The CEO of the new Dex Media isn't satisfied with the recent performance of the two yellow pages companies that merged last week to create the business -- but he remains upbeat about the future.
"We're not at all satisfied with where we are, but we know what we have to do to stabilize and improve revenue -- and we have a plan to do so," CEO Peter McDonald said during a conference call Tuesday.
Cary-based Dex One and SuperMedia, which is headquartered in Dallas, merged last week as they each exited from bankruptcy. The combined business, Dex Media, is headquartered in Dallas and is headed by the former CEO of SuperMedia.

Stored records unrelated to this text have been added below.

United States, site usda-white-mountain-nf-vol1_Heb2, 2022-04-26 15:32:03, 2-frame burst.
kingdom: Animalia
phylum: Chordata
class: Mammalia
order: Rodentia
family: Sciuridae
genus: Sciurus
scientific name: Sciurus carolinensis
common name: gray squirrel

In the first quarter, SuperMedia's revenue declined 17 percent while Dex One's revenue fell 16 percent. Both companies posted gains in digital advertising sales that were outpaced by the decline in print ad dollars.

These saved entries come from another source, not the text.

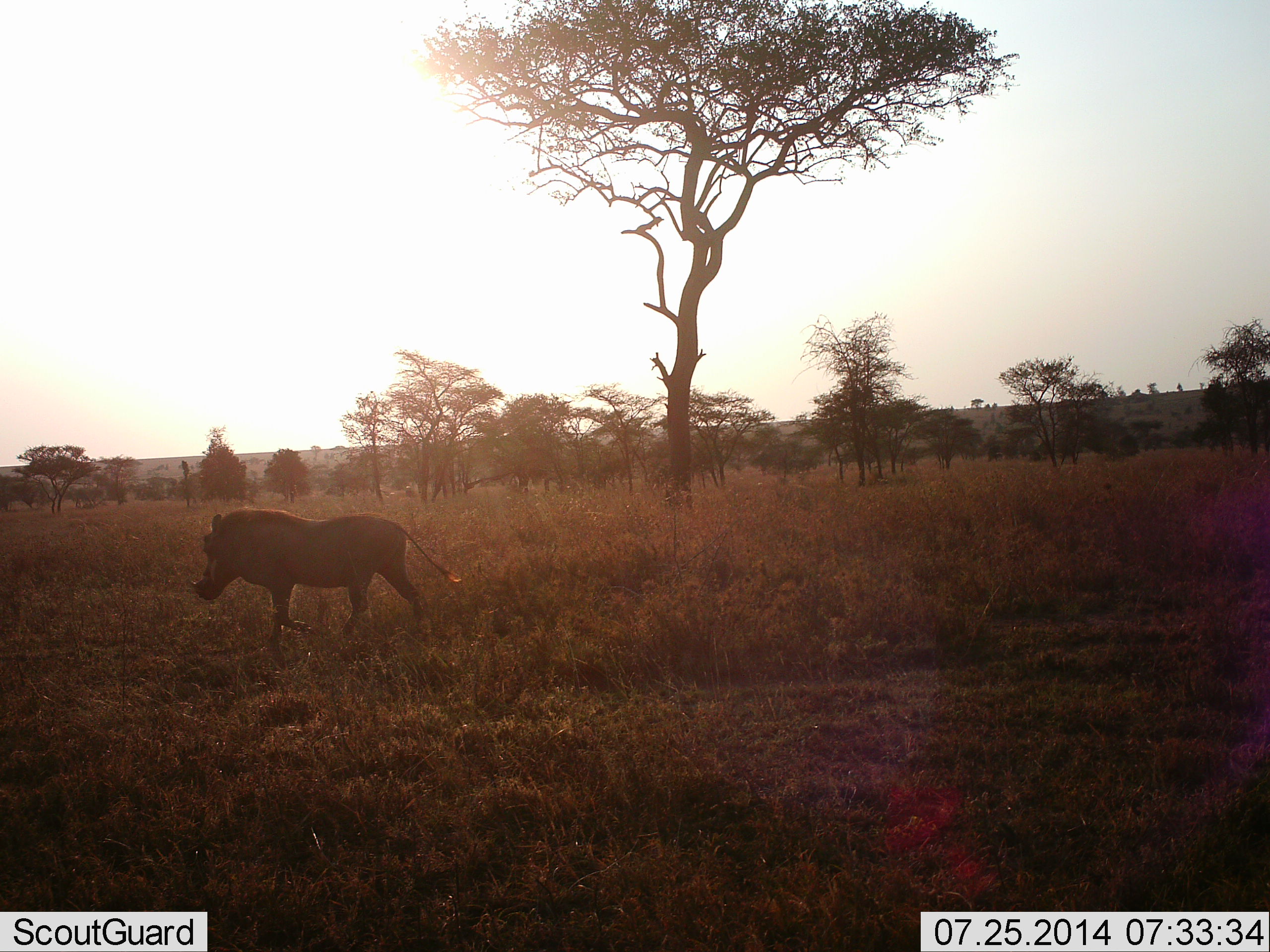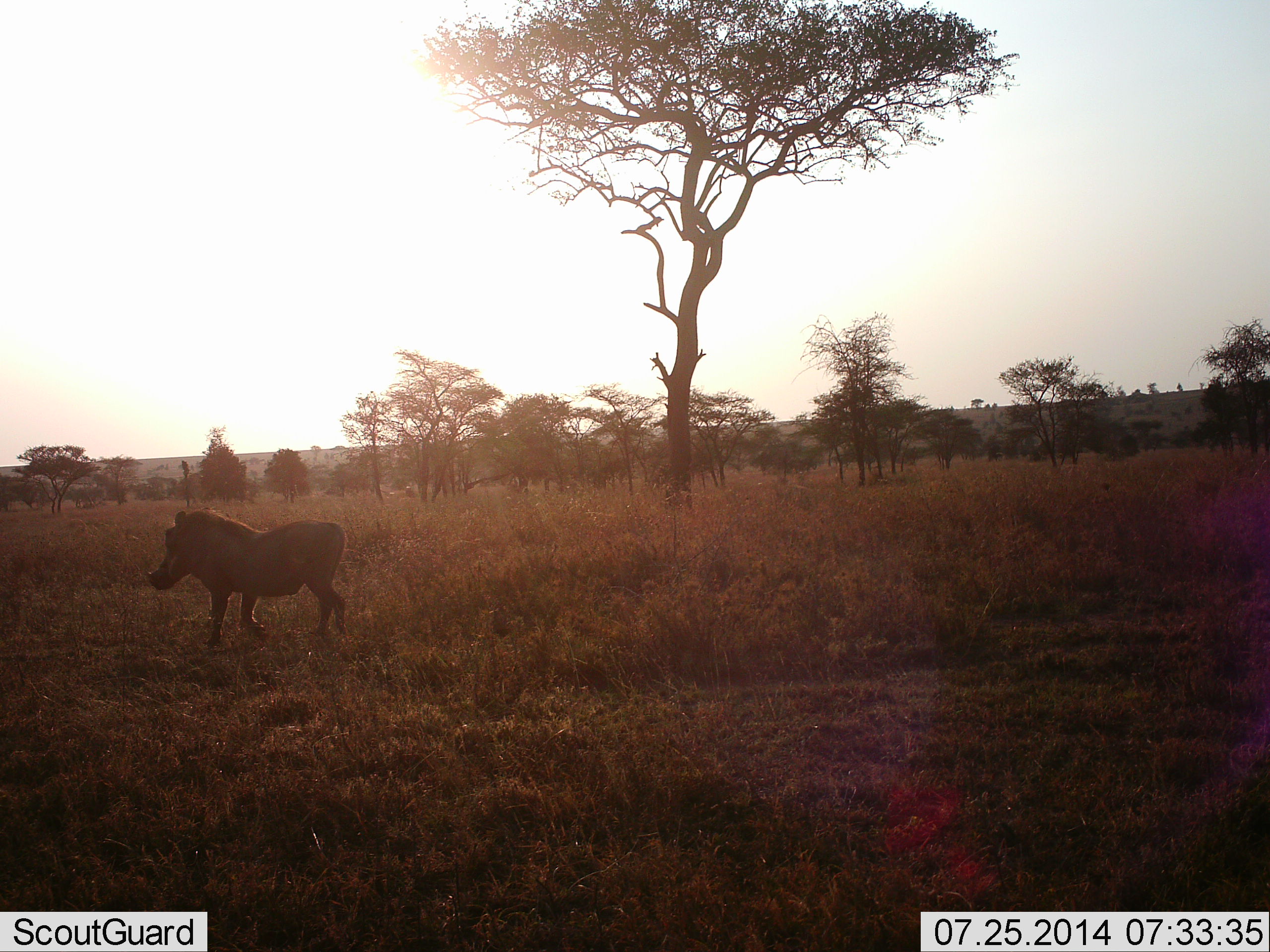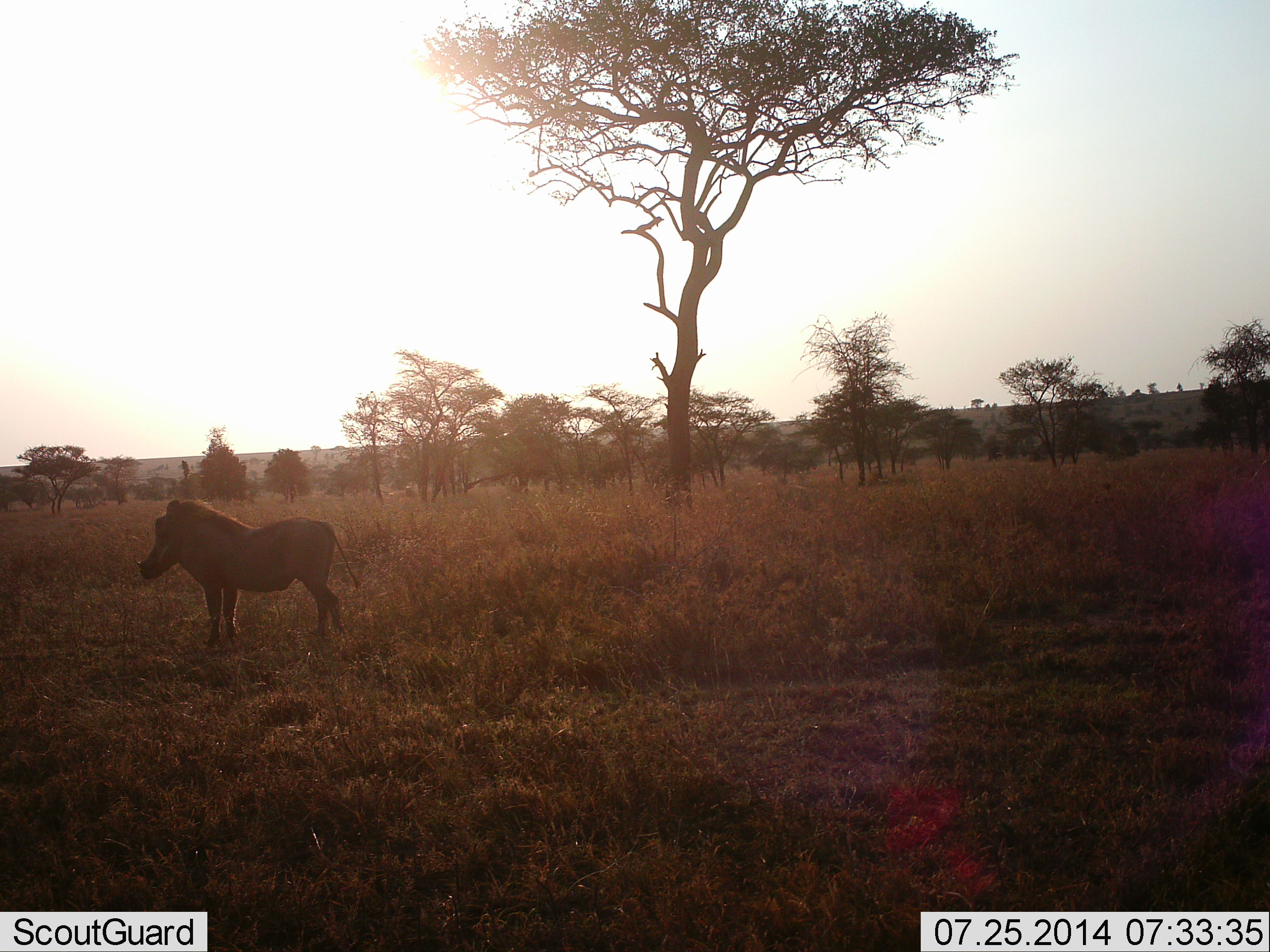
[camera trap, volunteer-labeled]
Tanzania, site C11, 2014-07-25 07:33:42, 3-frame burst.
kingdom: Animalia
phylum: Chordata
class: Mammalia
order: Artiodactyla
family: Suidae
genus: Phacochoerus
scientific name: Phacochoerus africanus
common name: warthog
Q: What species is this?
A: Warthog (Phacochoerus africanus).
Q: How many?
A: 1.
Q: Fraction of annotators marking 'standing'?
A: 0%.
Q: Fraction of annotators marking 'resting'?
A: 0%.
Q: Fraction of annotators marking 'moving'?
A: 100%.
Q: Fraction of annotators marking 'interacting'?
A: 0%.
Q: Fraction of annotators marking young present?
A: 0%.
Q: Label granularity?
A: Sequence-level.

Many of the new company's small-and-midisized business customers "are focused on day-to-day survival rather than marketing," McDonald said. "Many are still hurting following the recent economic recession."
McDonald said the merger will help accelerate the transformation of the business. Each company has been moving aggressively into selling digital ads that aren't limited to online directories. Dex One, for example, aligned itself with partners such as Google, Yahoo and Yelp to offer an array of online and mobile ad products.
Last year Dex and SupeMedia generated a combined $2.7 billion in revenue, including $460 million in digital ad revenue. They entered into bankruptcy earlier this year because they were unable to win the support of 100 percent of their lenders for restructuring their debt as part of their merger deal.
The new Dex Media has more than 5,000 employees, including about 225 in the Triangle. It publishes yellow pages directories in 43 states.